Mine's nothing fancy, just the basic stuff. I got the lights off Amazon, and the bench from Northern. The rest has accumulated over the first 3 builds and started with a Flexcoat starter kit. Overall, maybe $400 bux invested or thereabouts. It's already provided me with many hours of fun and it beats the heck out of watching TV. Like many others here, I can spot the big brown truck at least 2 miles away these days.  There's two big windows, one on each side of the bench that are great on sunny days for putting on the finish. As much as I like to be on the boat on those type days, 45 degrees and a howling north wind makes me glad to be inside listening to Pandora and working on the latest build.


----------



## Bubba_Bruiser

Nice set up Mont.


----------



## jaycook

I would rather build a 12ft surf rod on a cardboard box sitting on the floor than watch TV now-a-days.


----------



## txslamonice

I'm feeling a custom built rod building table in my future.. Custom mad thread storage, etc.


----------



## 2400tman

Mont that is nice! How much was table from harbon frt?


----------



## Mont

They are on sale right now for $159
http://www.harborfreight.com/60-inch-workbench-93454.html


----------



## 2400tman

Found it! Thanks. Look good! Goin to get one this evening. Just got to find somewhere to put it. Lol


----------



## hobbs44

Spank 'Em Rods set up.. oh and we have underglows for night time building


----------



## Bubba_Bruiser

I started to straighten up, but momma said just be who you are. Unorganized and messy, that's me. I am just getting from offshore so it is pretty clean for now.


----------



## hbat065

Here is a look at my part of the house.
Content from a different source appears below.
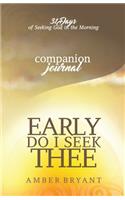 Early Do I Seek Thee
I have to share it with the Grand kids when they come over beacuse it is the computer room. that isn't too bad now, the Grand daughter tried to hepl me with a weave while I was at work. but we worked out a deal and all is good.


----------



## 2400tman

And the new journey begins!
Sent from my DROID BIONIC using Tapatalk 2


----------



## Jesg1224

That's awesome. I just assembled that exact same work bench from Harbor Freight and getting ready to setup my rod wrapping jig.


----------



## STEVEBAIT2

SHOP ONE , WAS IN MY STORAGE SHED. BUT DUE TO LOSE OF ROOM MATE
MOVE IT TO MAN CAVE.
VIEW SLIDE SHOW ( CLICK ON ) EACH LOGO !

SHOP 1



MAN CAVE


----------



## STEVEBAIT2

* Let's see your setup(work station)!!









WELL DID I DO SOMETHING WRONG ?
HAVEN'T SEEN ANYMORE POST ?????


















*


----------



## 2400tman

Already upgraded! Lol
Sent from my DROID BIONIC using Tapatalk 2


----------



## cparkerc

I used two oak file cabinets I found at a habitat for humanity store, then bought a 8 ft formica countertop from lowes for $70. under a $100 bucks total. Put a cabinet at each end and you have storage and a great countertop with backsplash. FWIW

cparkerc


----------